Concise Neurology by Alberto J. Espay MD MSc, José Biller MD FACP FAAN FAHA

By Alberto J. Espay MD MSc, José Biller MD FACP FAAN FAHA

Concise Neurology offers neurology content material in a logical series inside of every one of ten chapters. almost each subject of curiosity to clinicians is roofed in a single or pages to facilitate effective evaluate of the middle options in analysis and therapy for every syndrome or affliction. the writer has maintained a thematic team spirit throughout comparable pages, which permits for random examining to be virtually as fruitful as sequential interpreting. for instance, a reader who opens the "anticoagulation" web page will discover a capsulized evaluation of the heparin, warfarin, and thrombolysis stroke trials and the facts aiding the present healing directions.
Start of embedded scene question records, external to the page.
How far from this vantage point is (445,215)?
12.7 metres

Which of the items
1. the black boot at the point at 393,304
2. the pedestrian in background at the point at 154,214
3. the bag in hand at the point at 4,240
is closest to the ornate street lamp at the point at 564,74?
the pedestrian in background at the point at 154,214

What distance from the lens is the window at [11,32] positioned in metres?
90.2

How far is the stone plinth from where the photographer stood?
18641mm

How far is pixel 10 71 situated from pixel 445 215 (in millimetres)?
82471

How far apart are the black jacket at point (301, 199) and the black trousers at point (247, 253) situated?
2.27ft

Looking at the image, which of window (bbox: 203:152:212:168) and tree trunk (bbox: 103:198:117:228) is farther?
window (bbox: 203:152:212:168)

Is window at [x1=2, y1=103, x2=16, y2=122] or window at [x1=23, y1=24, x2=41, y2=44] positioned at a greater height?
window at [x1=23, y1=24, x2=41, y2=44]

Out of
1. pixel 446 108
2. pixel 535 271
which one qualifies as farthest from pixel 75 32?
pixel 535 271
Flipping via neighboring pages will speedily refresh the location of the clinically suitable thrombophilias in terms of the coagulation pathway, symptoms for lifelong anticoagulation, factors of hyperhomocysteinemia, and the naked bones of an important etiologies of strokes within the young.
 
The booklet offers larger point content material than the scholar "In a web page" textual content, covers each one subject in additional intensity, and addresses concerns with regards to pathophysiology and neuropathology of ailments. Concise Neurology could be a welcome source for busy practitioners, citizens, fellows, scientific scholars, and allied health and wellbeing care execs within the neurosciences who require a speedy, readable assessment of a posh subject.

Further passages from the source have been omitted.